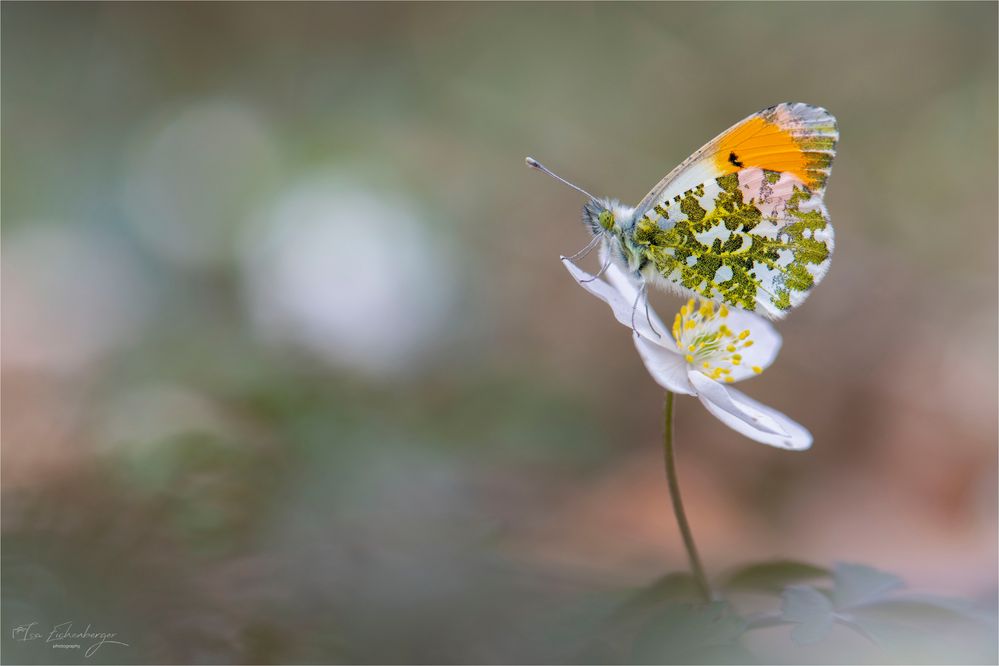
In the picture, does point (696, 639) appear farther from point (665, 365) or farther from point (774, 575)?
point (665, 365)

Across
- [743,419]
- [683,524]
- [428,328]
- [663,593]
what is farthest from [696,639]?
[428,328]

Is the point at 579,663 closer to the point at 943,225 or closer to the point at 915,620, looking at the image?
the point at 915,620

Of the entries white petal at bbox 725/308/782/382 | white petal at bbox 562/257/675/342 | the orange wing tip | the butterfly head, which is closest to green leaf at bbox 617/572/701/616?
white petal at bbox 562/257/675/342

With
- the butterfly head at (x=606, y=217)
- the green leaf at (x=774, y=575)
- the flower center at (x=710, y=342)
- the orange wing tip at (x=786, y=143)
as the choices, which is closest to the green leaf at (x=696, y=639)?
the green leaf at (x=774, y=575)

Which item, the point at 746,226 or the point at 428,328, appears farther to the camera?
the point at 428,328

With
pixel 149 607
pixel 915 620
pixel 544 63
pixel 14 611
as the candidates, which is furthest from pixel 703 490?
pixel 544 63

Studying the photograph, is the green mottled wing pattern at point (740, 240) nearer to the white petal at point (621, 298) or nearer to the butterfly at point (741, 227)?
the butterfly at point (741, 227)
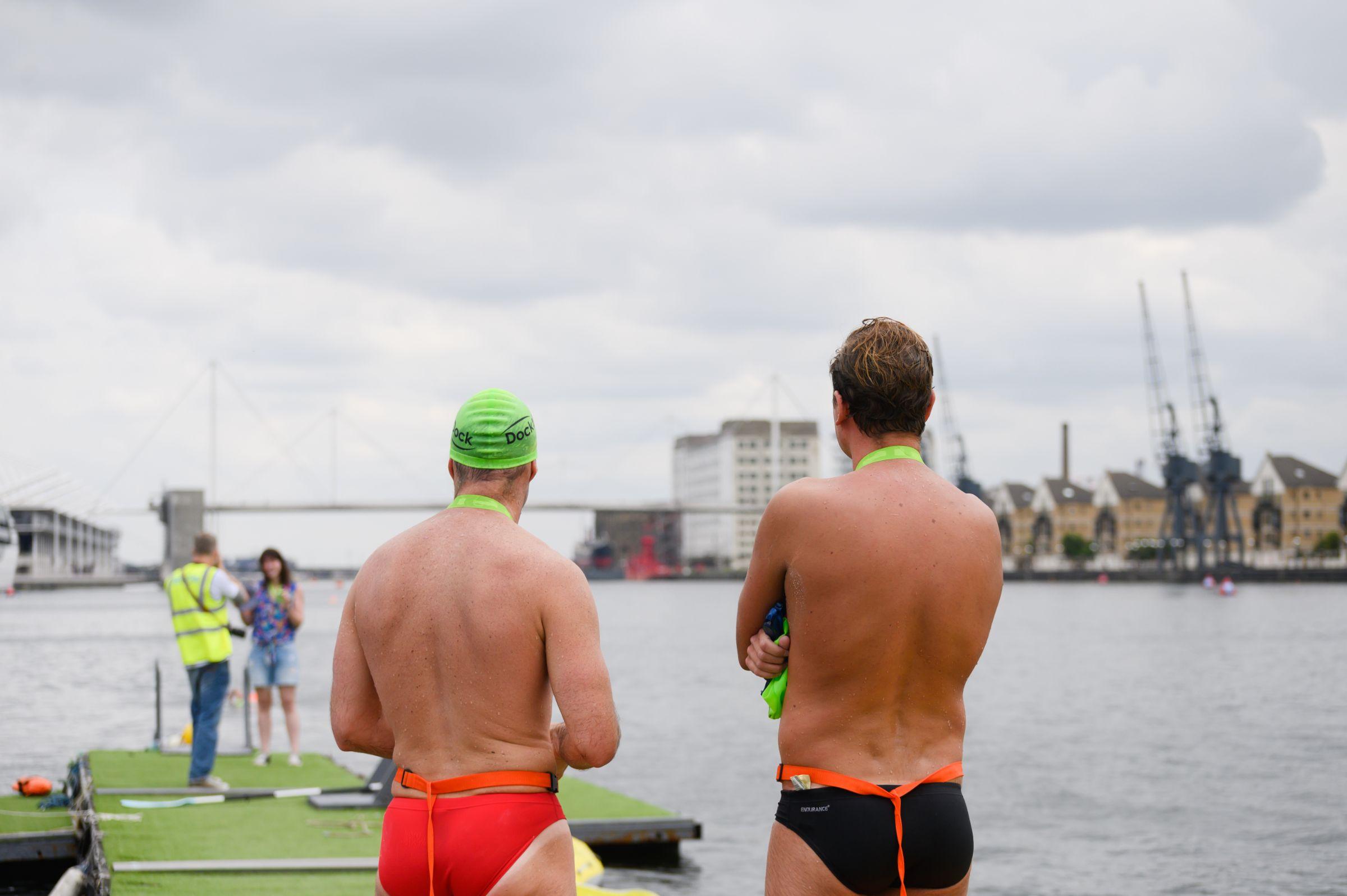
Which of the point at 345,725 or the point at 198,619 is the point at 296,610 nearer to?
the point at 198,619

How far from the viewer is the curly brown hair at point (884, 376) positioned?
10.8 ft

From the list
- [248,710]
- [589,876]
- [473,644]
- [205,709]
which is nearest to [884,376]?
[473,644]

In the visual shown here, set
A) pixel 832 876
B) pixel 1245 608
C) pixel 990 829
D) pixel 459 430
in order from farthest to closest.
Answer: pixel 1245 608 → pixel 990 829 → pixel 459 430 → pixel 832 876

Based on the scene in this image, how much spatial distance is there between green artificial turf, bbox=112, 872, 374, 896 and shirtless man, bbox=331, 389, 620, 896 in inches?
197

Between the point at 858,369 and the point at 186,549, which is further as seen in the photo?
the point at 186,549

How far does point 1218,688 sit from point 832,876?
38.2m

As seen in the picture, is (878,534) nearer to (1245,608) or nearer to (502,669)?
(502,669)

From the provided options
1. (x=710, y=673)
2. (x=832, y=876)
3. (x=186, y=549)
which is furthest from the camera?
(x=186, y=549)

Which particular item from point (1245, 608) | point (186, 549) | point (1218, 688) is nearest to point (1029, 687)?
point (1218, 688)

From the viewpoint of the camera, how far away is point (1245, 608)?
87062 millimetres

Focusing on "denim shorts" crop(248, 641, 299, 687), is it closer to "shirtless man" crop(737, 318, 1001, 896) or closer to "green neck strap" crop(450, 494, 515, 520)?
"green neck strap" crop(450, 494, 515, 520)

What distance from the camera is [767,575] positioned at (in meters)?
3.27

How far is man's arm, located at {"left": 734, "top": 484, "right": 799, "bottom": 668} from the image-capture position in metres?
3.24

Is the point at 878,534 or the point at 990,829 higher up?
the point at 878,534
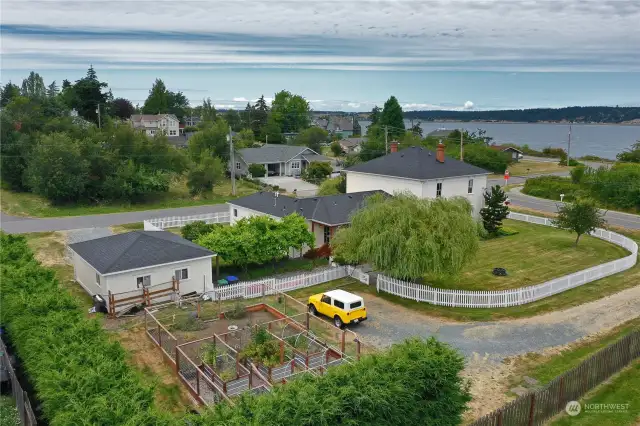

Job:
Reproduce the records word for word, beginning with the line containing "As seen in the picture, is" and continuing through the end of the records, both ends included. Leave the pictures out of your copy.

Full answer:
As seen in the picture, is (878,534) nearer to (1245,608) or nearer to (502,669)?
(502,669)

From the provided options
1. (x=710, y=673)
2. (x=832, y=876)
3. (x=186, y=549)
which is furthest from the camera?
(x=186, y=549)

Which particular item from point (1245, 608) | point (186, 549) | point (1218, 688) is nearest to point (1029, 687)?
point (1218, 688)

From the viewpoint of the camera, how far away is point (1245, 608)?
87062 millimetres

Focusing on "denim shorts" crop(248, 641, 299, 687), is it closer to "shirtless man" crop(737, 318, 1001, 896) or closer to "green neck strap" crop(450, 494, 515, 520)?
"green neck strap" crop(450, 494, 515, 520)

What distance from the camera is [767,575] positioned at (in meters)?
3.27

How far is man's arm, located at {"left": 734, "top": 484, "right": 799, "bottom": 668} from the image-capture position in metres?
3.24

Is the point at 878,534 or the point at 990,829 higher up?
the point at 878,534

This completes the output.